A recent study led by  Connie Marras, a professor of neurology in the Department of Medicine and Dr. Priti Gros, a fellow in the Eliot Phillipson Clinician Scientist Training Program and clinical fellow at Toronto Western Hospital, suggests that certain drugs used to treat prostate conditions may help to reduce men’s risk of Parkinson disease.

The researchers examined data from various provincial and federal databases to identify adult males who were prescribed drugs to treat prostate enlargement, a noncancerous condition that interferes with urination.

Between 1997 and 2019, 265,745 males in Ontario filled prescriptions for at least one of four drugs commonly used to treat prostate enlargement: terazosin, doxazosin, alfuzosin and tamsulosin. The first three of these drugs are known as phosphoglycerate kinase 1 (PGK1) activators, a class of drugs that improve the way cells manage energy.

“Previous research suggests that PGK1 activators have protective effects on the brain in experimental models of Parkinson disease,” explains Marras, who is also a clinician scientist at the Krembil Research Institute, . “This may be because they improve the way that cells manage energy, and Parkinson disease is associated with impaired energy management in brain cells. We wanted to know if continued use of these drugs is associated with fewer new cases of Parkinson disease in the adult male population. We also wanted to see if the effects of these drugs differ from that of tamsulosin, a non-PGK1 activator.”

The researchers found that sustained use of all four drugs was associated with a lower risk of developing Parkinson disease in men over the age of 66. PGK1 activators were associated with a 6% reduction in disease incidence per year of use, and tamsulosin was associated with an 8% reduction per year of use.

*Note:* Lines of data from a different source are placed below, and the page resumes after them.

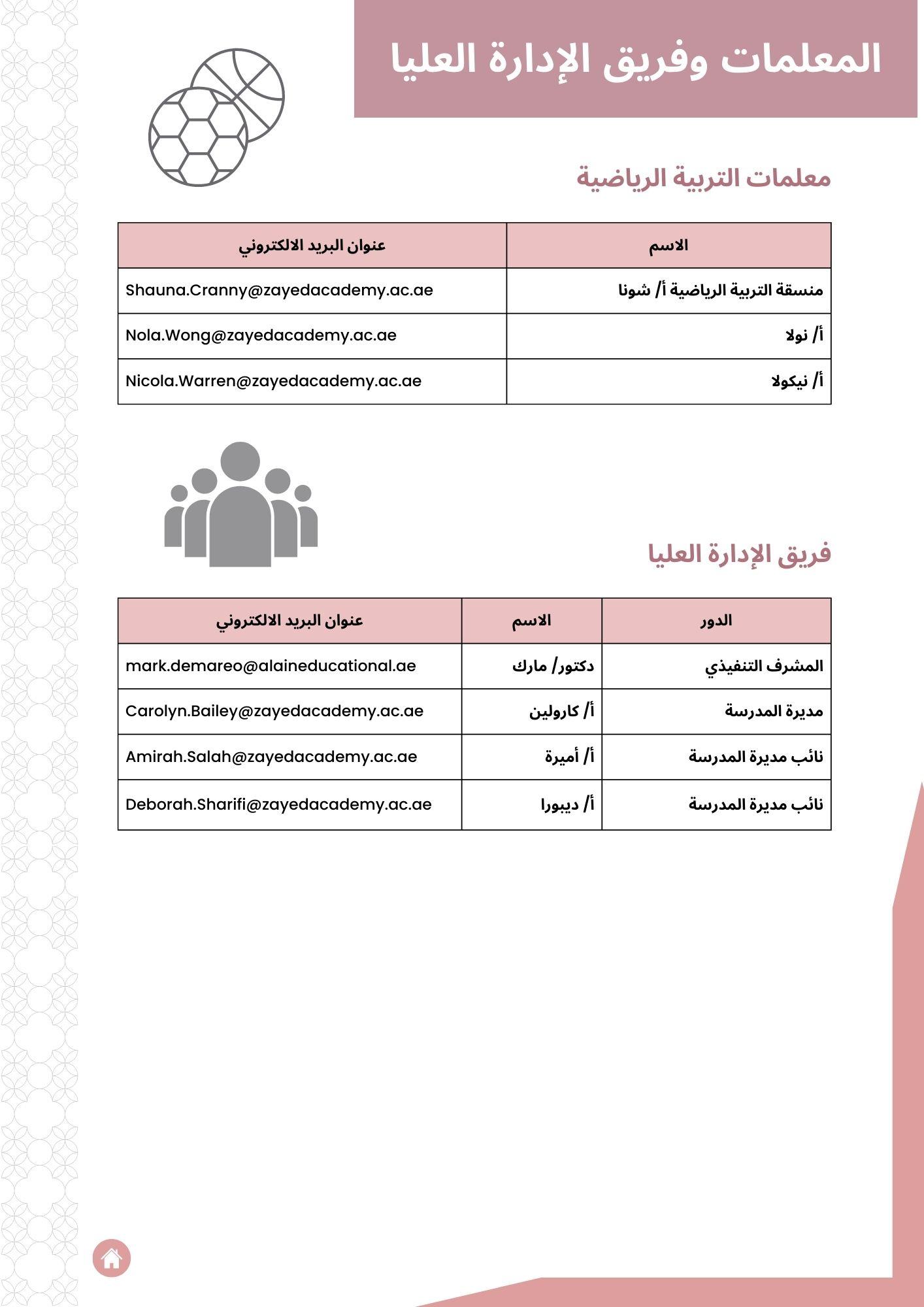 المعلمات وفريق الإدارة العليا

معلمات التربية الرياضية

| الاسم | عنوان البريد الالكتروني |
|---|---|
| منسقة التربية الرياضية أ/ شونا | Shauna.Cranny@zayedacademy.ac.ae |
| أ/ نولا | Nola.Wong@zayedacademy.ac.ae |
| أ/ نيكولا | Nicola.Warren@zayedacademy.ac.ae |

فريق الإدارة العليا

| الدور | الاسم | عنوان البريد الالكتروني |
|---|---|---|
| المشرف التنفيذي | دكتور/ مارك | mark.demareo@alaineducational.ae |
| مديرة المدرسة | أ/ كارولين | Carolyn.Bailey@zayedacademy.ac.ae |
| نائب مديرة المدرسة | أ/ أميرة | Amirah.Salah@zayedacademy.ac.ae |
| نائب مديرة المدرسة | أ/ ديبورا | Deborah.Sharifi@zayedacademy.ac.ae |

“We found that regular use of PGK1 activators, as well as tamsulosin, was associated with reductions in the incidence of Parkinson disease. Further clinical studies are needed to determine how each of these drugs reduces an individual’s risk for developing Parkinson disease, and whether they may also be useful for treating the disease after it has developed,” says Marras.

This work was supported by ICES, the Bresler Family Research Fund and the UHN Foundation.